Aim:
Output the lines of the entries below as a JSON list of strings, one string per line and leaving out blank lines. Include only the lines from the one containing "Which is farther" through the one containing "point (297, 462) <", with both of those lines included.

Raw records
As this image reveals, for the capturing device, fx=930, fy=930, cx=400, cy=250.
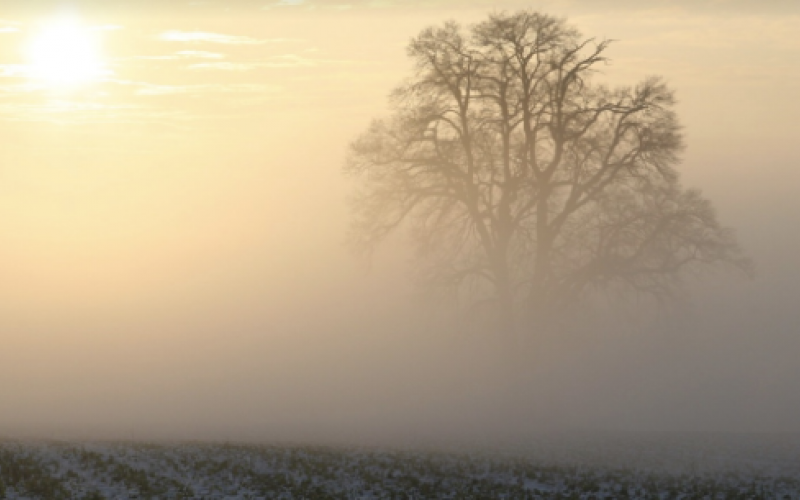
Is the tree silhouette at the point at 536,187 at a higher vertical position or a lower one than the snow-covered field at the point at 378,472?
higher

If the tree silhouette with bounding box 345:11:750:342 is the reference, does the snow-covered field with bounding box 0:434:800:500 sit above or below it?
below

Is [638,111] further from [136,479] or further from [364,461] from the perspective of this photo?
[136,479]

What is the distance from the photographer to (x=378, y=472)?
65.0ft

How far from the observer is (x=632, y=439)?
30.4 metres

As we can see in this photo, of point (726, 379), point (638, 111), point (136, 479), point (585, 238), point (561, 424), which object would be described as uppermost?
point (638, 111)

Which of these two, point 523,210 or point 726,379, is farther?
point 726,379

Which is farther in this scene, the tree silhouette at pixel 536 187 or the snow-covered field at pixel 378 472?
the tree silhouette at pixel 536 187

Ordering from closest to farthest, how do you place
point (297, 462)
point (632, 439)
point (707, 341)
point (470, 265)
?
point (297, 462) < point (632, 439) < point (470, 265) < point (707, 341)

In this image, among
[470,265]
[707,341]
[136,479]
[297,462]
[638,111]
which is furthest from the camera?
[707,341]

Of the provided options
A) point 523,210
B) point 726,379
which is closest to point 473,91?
point 523,210

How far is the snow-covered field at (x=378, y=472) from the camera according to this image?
17281 millimetres

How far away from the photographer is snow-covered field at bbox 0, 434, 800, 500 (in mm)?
17281

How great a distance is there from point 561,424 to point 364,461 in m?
17.0

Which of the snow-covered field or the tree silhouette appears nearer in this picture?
the snow-covered field
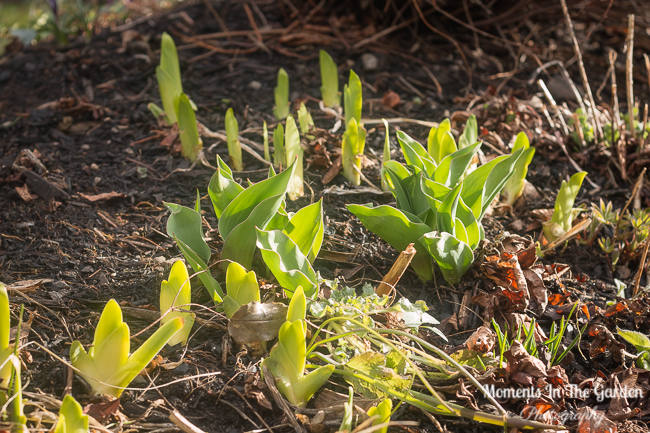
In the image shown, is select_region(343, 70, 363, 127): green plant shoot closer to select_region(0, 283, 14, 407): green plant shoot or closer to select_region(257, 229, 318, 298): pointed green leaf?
select_region(257, 229, 318, 298): pointed green leaf

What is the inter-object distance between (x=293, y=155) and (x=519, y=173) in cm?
84

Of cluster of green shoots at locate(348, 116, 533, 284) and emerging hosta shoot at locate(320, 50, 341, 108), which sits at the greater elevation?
emerging hosta shoot at locate(320, 50, 341, 108)

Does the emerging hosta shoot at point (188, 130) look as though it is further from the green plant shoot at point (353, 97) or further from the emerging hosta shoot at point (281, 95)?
the green plant shoot at point (353, 97)

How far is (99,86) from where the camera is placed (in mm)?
2713

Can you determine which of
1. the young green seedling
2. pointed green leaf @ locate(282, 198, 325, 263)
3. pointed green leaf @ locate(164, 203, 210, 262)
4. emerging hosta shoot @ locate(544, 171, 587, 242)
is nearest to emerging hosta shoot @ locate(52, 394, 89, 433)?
pointed green leaf @ locate(164, 203, 210, 262)

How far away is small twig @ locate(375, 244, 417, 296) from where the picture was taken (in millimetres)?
1474

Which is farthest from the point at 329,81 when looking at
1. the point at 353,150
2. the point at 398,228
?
the point at 398,228

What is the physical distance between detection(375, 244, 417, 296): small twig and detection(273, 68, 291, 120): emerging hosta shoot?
107 cm

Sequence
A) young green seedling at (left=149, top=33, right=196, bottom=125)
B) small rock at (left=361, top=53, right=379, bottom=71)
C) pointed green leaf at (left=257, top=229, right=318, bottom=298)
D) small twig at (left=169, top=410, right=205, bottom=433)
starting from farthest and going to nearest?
1. small rock at (left=361, top=53, right=379, bottom=71)
2. young green seedling at (left=149, top=33, right=196, bottom=125)
3. pointed green leaf at (left=257, top=229, right=318, bottom=298)
4. small twig at (left=169, top=410, right=205, bottom=433)

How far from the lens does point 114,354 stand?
1.16m

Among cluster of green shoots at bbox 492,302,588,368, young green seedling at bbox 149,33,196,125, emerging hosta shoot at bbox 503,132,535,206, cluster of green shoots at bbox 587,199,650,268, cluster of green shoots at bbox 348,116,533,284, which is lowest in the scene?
cluster of green shoots at bbox 587,199,650,268

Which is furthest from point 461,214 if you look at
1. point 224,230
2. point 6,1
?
point 6,1

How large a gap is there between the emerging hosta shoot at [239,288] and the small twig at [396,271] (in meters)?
0.38

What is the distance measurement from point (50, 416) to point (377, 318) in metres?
0.82
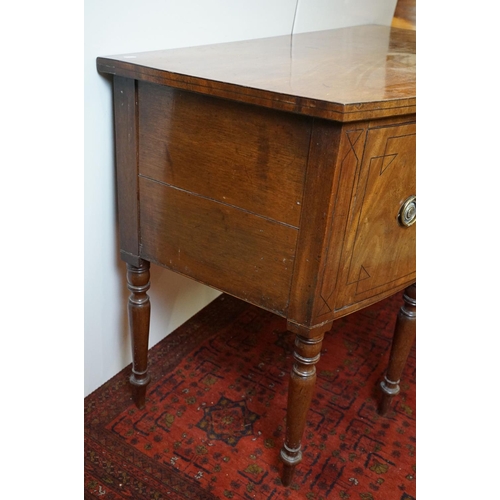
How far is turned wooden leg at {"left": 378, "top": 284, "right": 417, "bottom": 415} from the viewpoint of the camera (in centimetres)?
125

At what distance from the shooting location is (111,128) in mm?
1071

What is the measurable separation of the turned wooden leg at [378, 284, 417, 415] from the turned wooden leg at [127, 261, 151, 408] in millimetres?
564

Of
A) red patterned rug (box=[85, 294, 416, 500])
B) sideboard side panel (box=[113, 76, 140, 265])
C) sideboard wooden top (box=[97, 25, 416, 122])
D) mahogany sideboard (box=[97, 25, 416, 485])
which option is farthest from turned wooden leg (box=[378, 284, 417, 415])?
sideboard side panel (box=[113, 76, 140, 265])

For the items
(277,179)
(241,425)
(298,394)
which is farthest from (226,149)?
(241,425)

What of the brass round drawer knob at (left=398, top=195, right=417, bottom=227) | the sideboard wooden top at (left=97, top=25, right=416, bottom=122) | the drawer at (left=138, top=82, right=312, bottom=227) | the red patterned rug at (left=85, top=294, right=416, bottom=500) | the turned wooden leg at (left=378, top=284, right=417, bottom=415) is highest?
the sideboard wooden top at (left=97, top=25, right=416, bottom=122)

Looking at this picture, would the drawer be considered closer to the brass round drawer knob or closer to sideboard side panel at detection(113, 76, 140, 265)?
sideboard side panel at detection(113, 76, 140, 265)

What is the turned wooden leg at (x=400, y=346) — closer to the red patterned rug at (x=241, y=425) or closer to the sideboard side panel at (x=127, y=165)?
the red patterned rug at (x=241, y=425)

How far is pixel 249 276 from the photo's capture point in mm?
951

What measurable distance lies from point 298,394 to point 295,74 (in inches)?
22.2
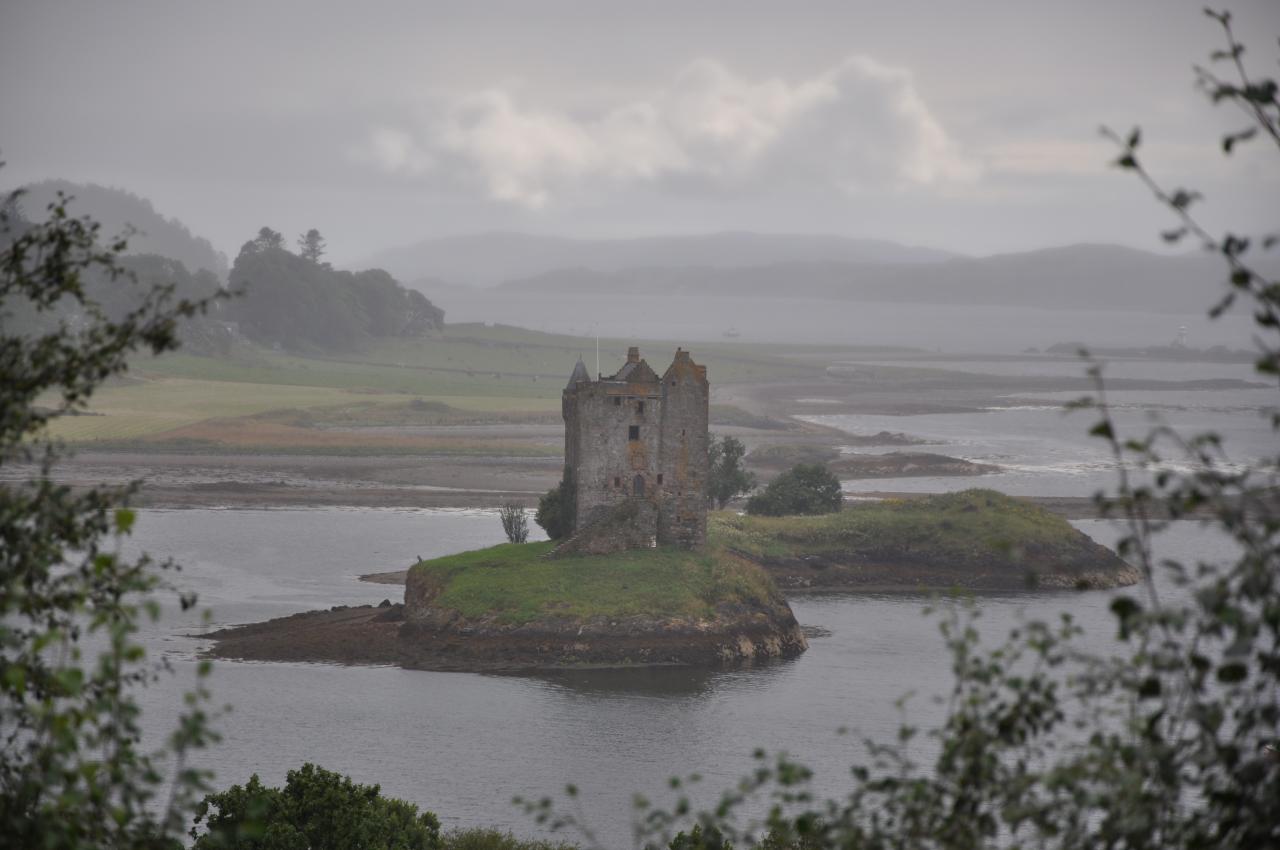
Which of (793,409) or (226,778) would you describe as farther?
(793,409)

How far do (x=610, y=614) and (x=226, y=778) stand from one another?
19052 mm

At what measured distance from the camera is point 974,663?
13.2 meters

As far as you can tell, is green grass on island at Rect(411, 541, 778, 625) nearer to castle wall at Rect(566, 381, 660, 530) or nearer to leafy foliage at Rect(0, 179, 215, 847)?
castle wall at Rect(566, 381, 660, 530)

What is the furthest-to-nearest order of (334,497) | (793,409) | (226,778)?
(793,409), (334,497), (226,778)

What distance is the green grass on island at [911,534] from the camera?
260 ft

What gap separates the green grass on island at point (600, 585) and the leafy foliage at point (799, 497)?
945 inches

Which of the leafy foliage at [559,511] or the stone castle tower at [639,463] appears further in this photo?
the leafy foliage at [559,511]

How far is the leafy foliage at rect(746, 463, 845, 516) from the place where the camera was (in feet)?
285

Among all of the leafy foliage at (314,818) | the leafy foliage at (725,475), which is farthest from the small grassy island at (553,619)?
the leafy foliage at (314,818)

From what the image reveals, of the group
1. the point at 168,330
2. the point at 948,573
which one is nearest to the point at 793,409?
the point at 948,573

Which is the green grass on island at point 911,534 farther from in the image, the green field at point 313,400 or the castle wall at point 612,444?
the green field at point 313,400

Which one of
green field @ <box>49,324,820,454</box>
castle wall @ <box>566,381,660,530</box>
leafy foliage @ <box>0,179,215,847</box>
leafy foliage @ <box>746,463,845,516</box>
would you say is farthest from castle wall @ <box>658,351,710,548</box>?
green field @ <box>49,324,820,454</box>

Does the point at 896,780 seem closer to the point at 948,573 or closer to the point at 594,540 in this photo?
the point at 594,540

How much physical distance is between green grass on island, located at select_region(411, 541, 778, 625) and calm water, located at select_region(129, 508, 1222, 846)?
124 inches
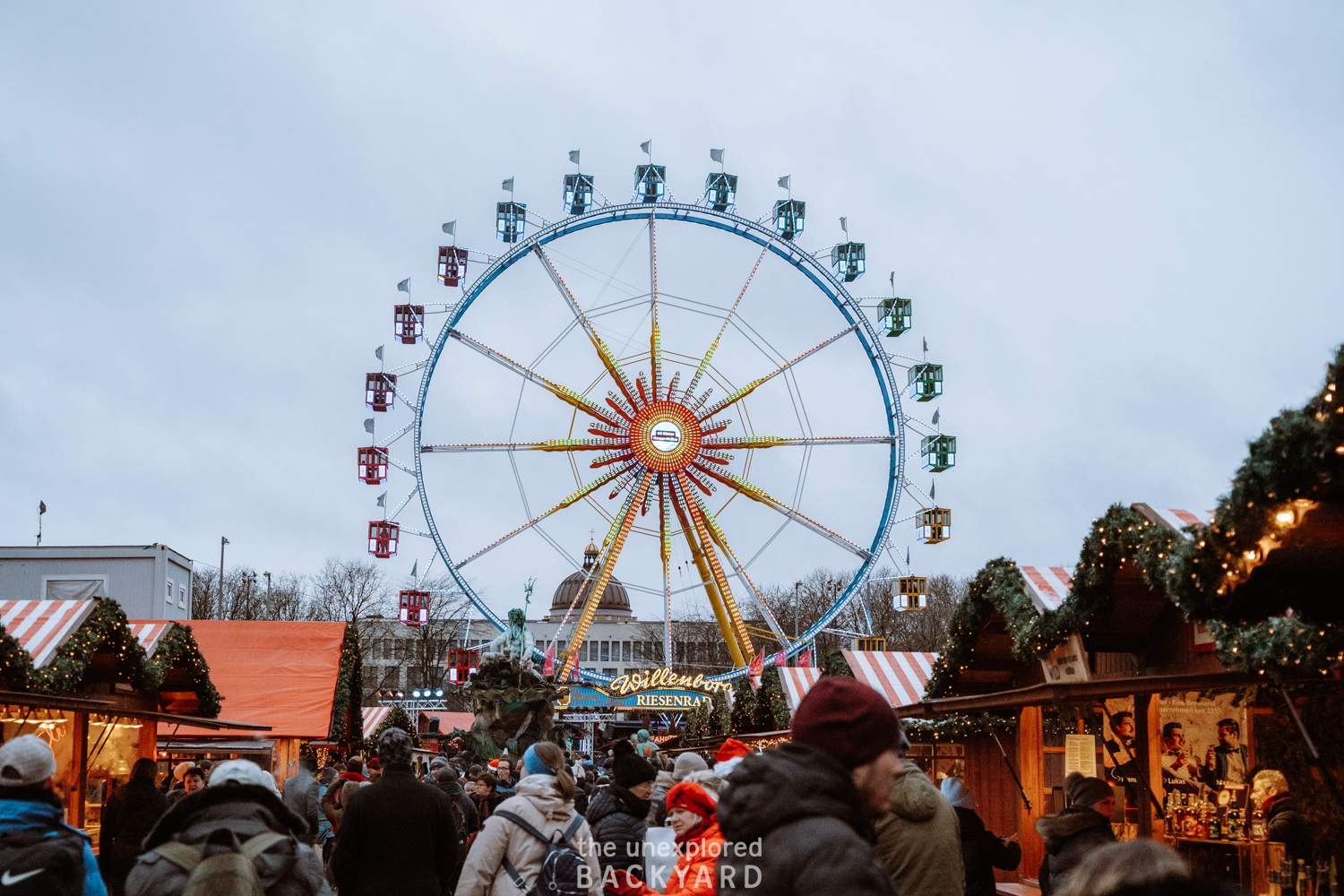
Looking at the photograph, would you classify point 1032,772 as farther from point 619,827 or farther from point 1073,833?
point 619,827

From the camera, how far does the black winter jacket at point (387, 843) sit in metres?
5.89

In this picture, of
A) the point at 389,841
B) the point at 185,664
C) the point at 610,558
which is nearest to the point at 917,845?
the point at 389,841

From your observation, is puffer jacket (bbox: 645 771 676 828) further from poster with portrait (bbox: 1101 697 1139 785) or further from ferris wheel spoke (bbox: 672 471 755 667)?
ferris wheel spoke (bbox: 672 471 755 667)

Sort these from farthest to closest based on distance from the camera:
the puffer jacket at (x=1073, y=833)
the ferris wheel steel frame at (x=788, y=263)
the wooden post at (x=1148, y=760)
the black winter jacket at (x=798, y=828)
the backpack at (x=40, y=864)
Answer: the ferris wheel steel frame at (x=788, y=263) → the wooden post at (x=1148, y=760) → the puffer jacket at (x=1073, y=833) → the backpack at (x=40, y=864) → the black winter jacket at (x=798, y=828)

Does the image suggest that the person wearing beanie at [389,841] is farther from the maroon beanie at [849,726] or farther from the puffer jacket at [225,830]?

Full output:
[
  "Which is farther in this scene, the tree silhouette at pixel 536 187 or the snow-covered field at pixel 378 472?",
  "the tree silhouette at pixel 536 187",
  "Ordering from closest to farthest, how do you place",
  "point (297, 462)",
  "point (632, 439)",
  "point (707, 341)",
  "point (470, 265)",
  "?",
  "point (297, 462) < point (632, 439) < point (470, 265) < point (707, 341)"
]